The refugees arrived divided, but very soon that changed.

“When they first came here they kept within their own groups. I had to take a Dinka athlete and make them sleep in the same dorm room as a Nuer athlete,” says Coach Anzrah, naming ethnic groups from South Sudan that recently fought a brutal civil war.

They trained together, did chores together and took turn leading the training runs every morning.

“We have come together as a team. We have come together through training. Sport can bring peace,” says Nathike.

Many of the athletes had no shoes or sports gear when they arrived. Most had never left their refugee camps. And few knew anything about running.

“One of the runners took out his spiked track shoes for a cross-country run,” recalls Anzrah. They were football players or sports enthusiasts — undiscovered raw talent, whereas Kenyan high school athletes join elite coaching programs already polished and practiced.

“If these young athletes lived in their respective countries and they had peace and proper training, maybe their talent could win a gold medal in Rio. Maybe it is talent that has gone to waste because of war,” says Anzrah.
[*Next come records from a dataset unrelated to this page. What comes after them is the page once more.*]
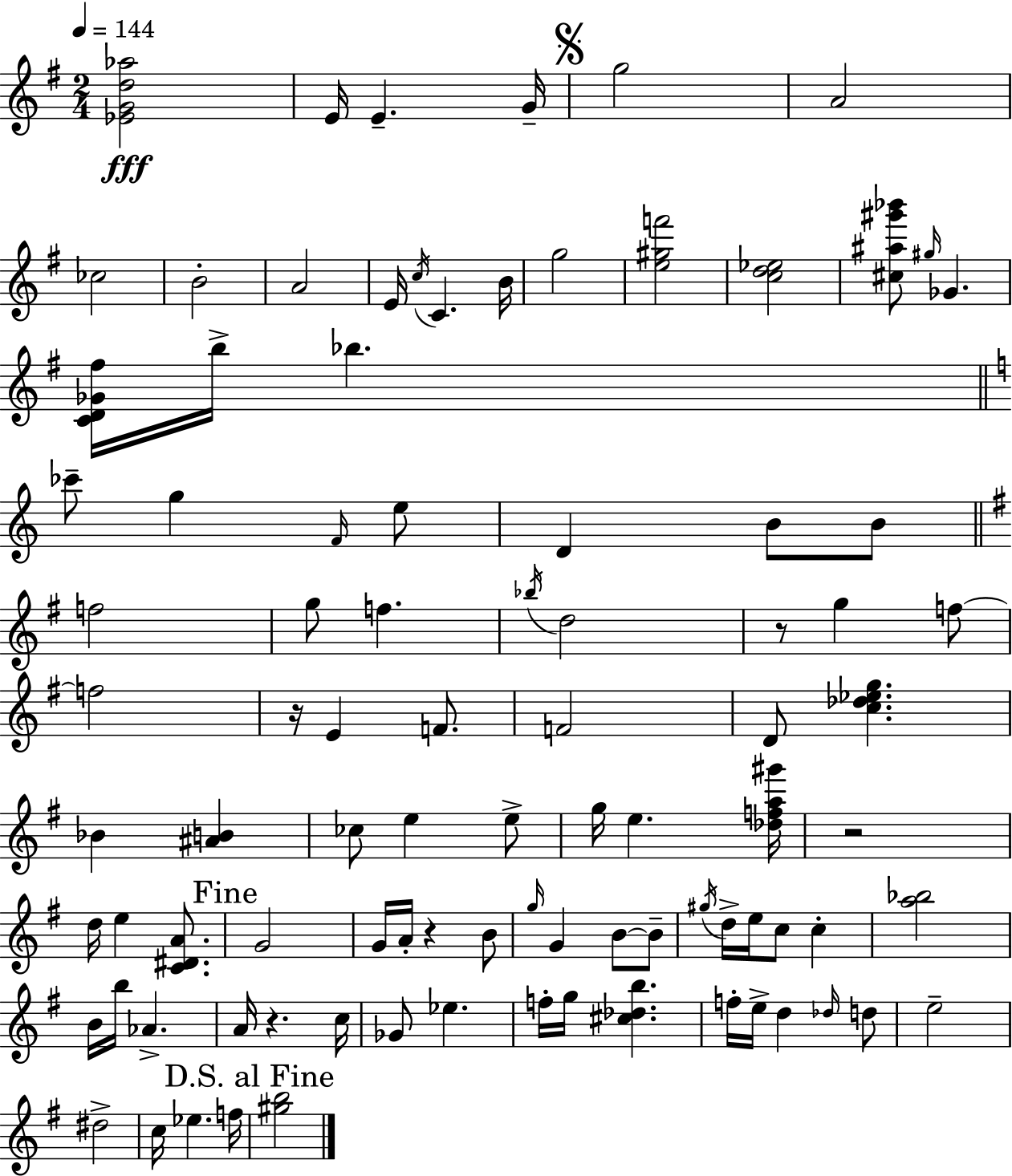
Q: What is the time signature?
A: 2/4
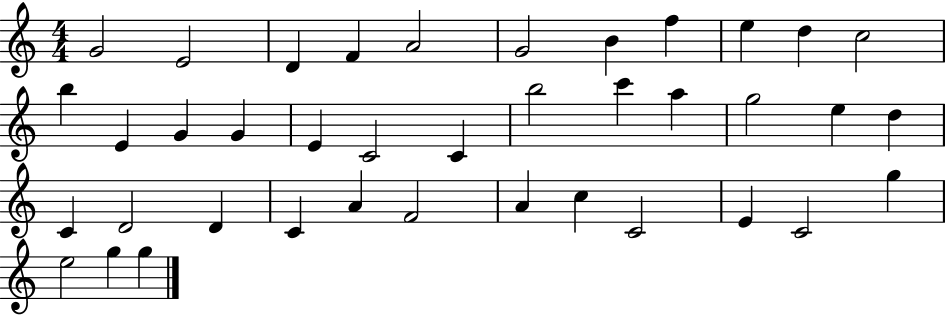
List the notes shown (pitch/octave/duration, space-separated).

G4/h E4/h D4/q F4/q A4/h G4/h B4/q F5/q E5/q D5/q C5/h B5/q E4/q G4/q G4/q E4/q C4/h C4/q B5/h C6/q A5/q G5/h E5/q D5/q C4/q D4/h D4/q C4/q A4/q F4/h A4/q C5/q C4/h E4/q C4/h G5/q E5/h G5/q G5/q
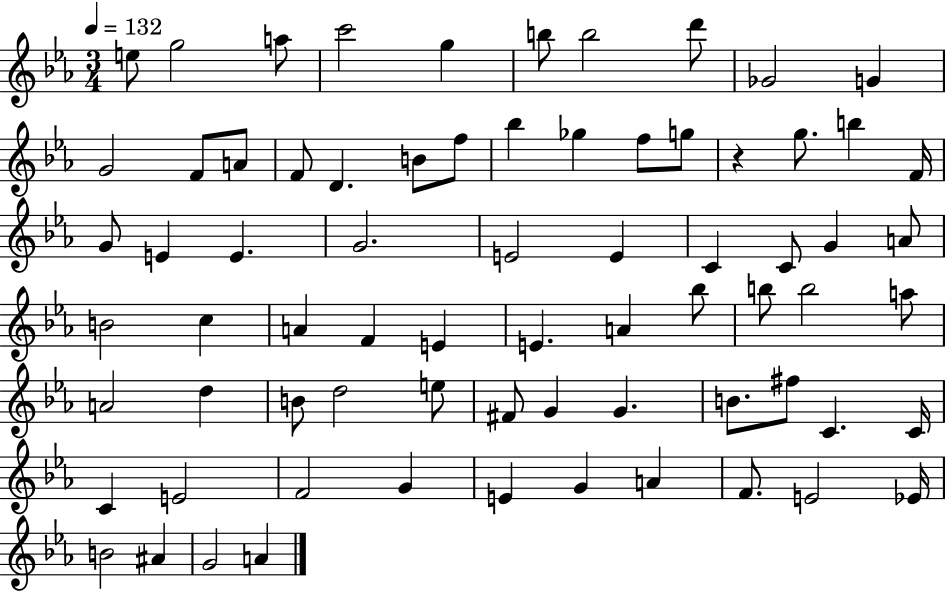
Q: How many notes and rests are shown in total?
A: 72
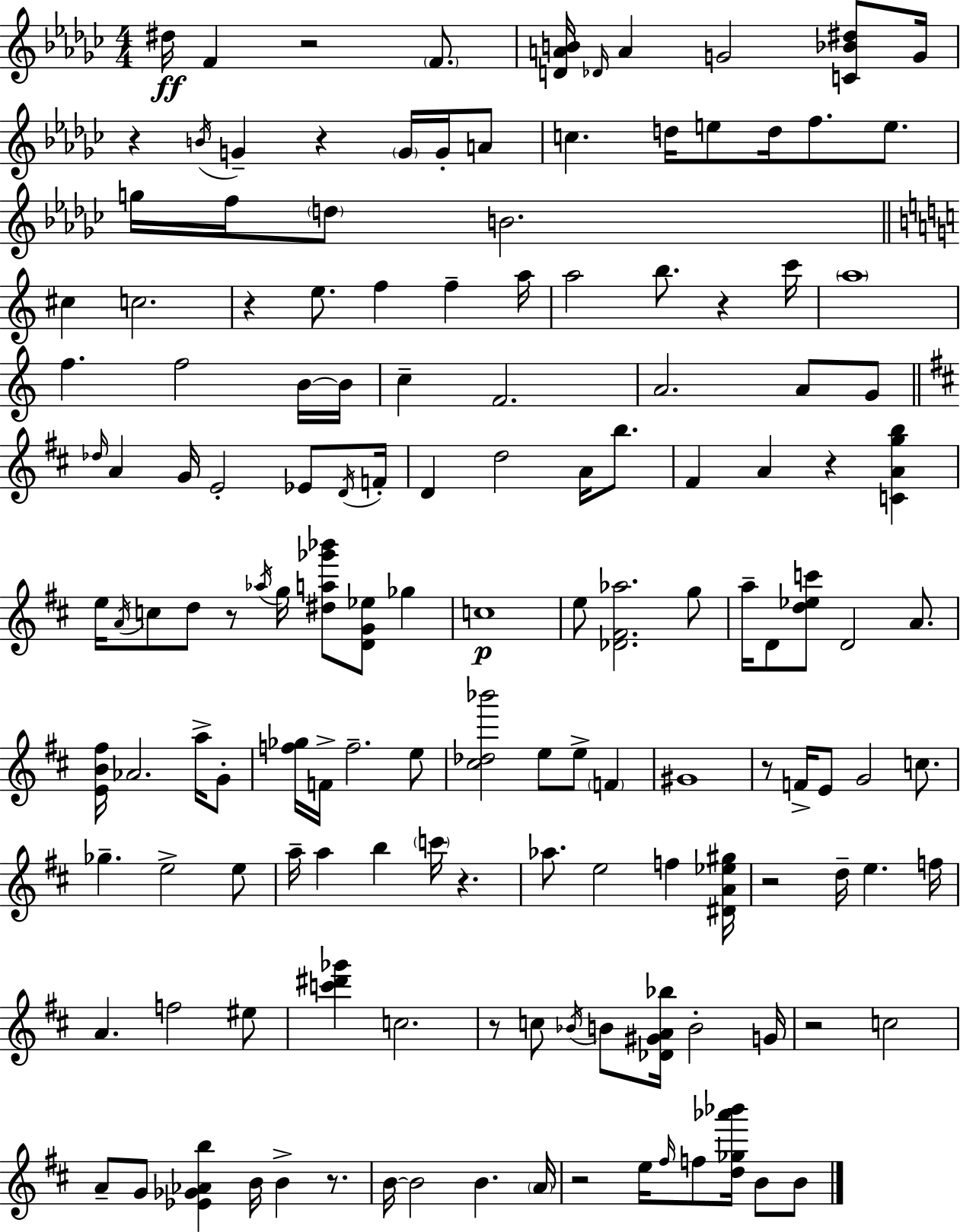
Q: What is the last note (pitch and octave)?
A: B4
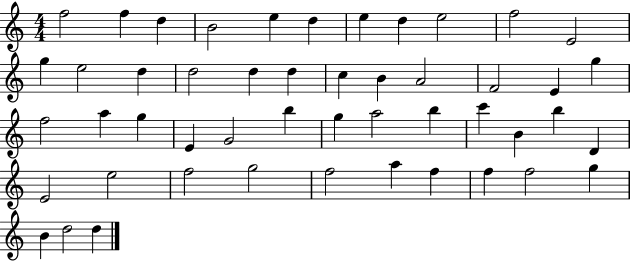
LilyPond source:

{
  \clef treble
  \numericTimeSignature
  \time 4/4
  \key c \major
  f''2 f''4 d''4 | b'2 e''4 d''4 | e''4 d''4 e''2 | f''2 e'2 | \break g''4 e''2 d''4 | d''2 d''4 d''4 | c''4 b'4 a'2 | f'2 e'4 g''4 | \break f''2 a''4 g''4 | e'4 g'2 b''4 | g''4 a''2 b''4 | c'''4 b'4 b''4 d'4 | \break e'2 e''2 | f''2 g''2 | f''2 a''4 f''4 | f''4 f''2 g''4 | \break b'4 d''2 d''4 | \bar "|."
}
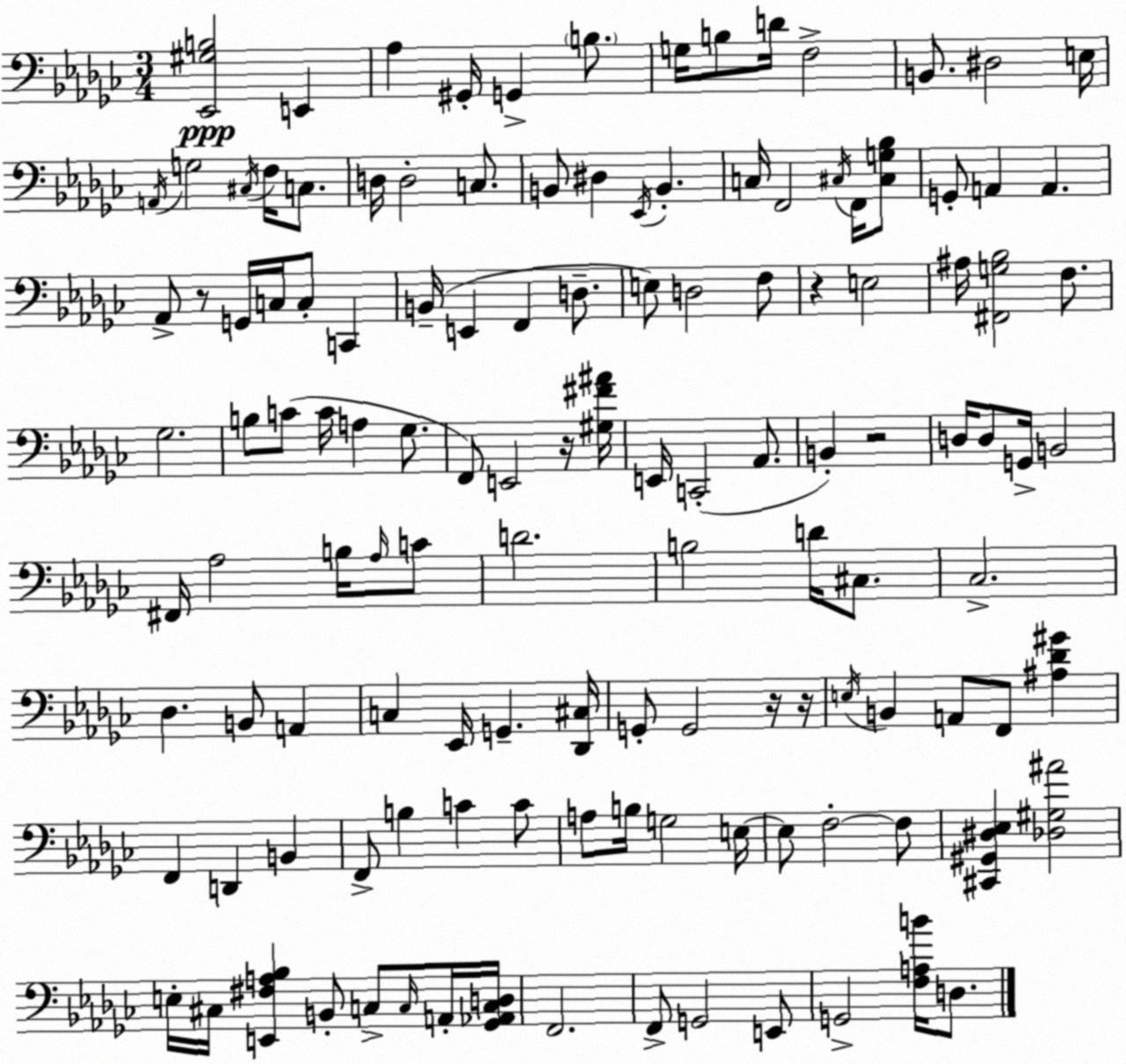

From refugees to Olympians

Forty-three refugee athletes from around the globe contended for a spot on the Refugee Olympic Team, including swimmers and judo players, marathoners and sprinters.

In Ngong, the athletes gather in a hall in early June, sitting on wooden benches and chairs.

For the athletes who make it, it will be a life-changing event. They will go to Rio like any other team, stay in the Olympic village, and compete in front of thousands in the stands, and millions around the globe.

And the significance is not lost on the athletes.

“It will be the first time for refugees to be there,” says Rose Nathike as she waits to find out if she has made the team. “Because people do undermine refugees as if they are not human beings like them. But now I can see maybe, refugees can also discover their talents and seem like other people.”

The live stream to Geneva, Switzerland, where the team is being officially announced, is chopping in and out, so the camp manager holds up a sheet of paper and reads out the names.

Nathike sits in her chair and smiles broadly as her name is read out. She’s made it — she’s one of ten refugee athletes heading to Rio.

They trained for months together, pushed past their traumas and their differences together, and now they celebrate together, jumping, slapping hands and dancing. Labeled their whole lives as “refugees,” they’ve now been given the chance to be champions.

“Refugees can do anything, just like anybody else,” says Nathike.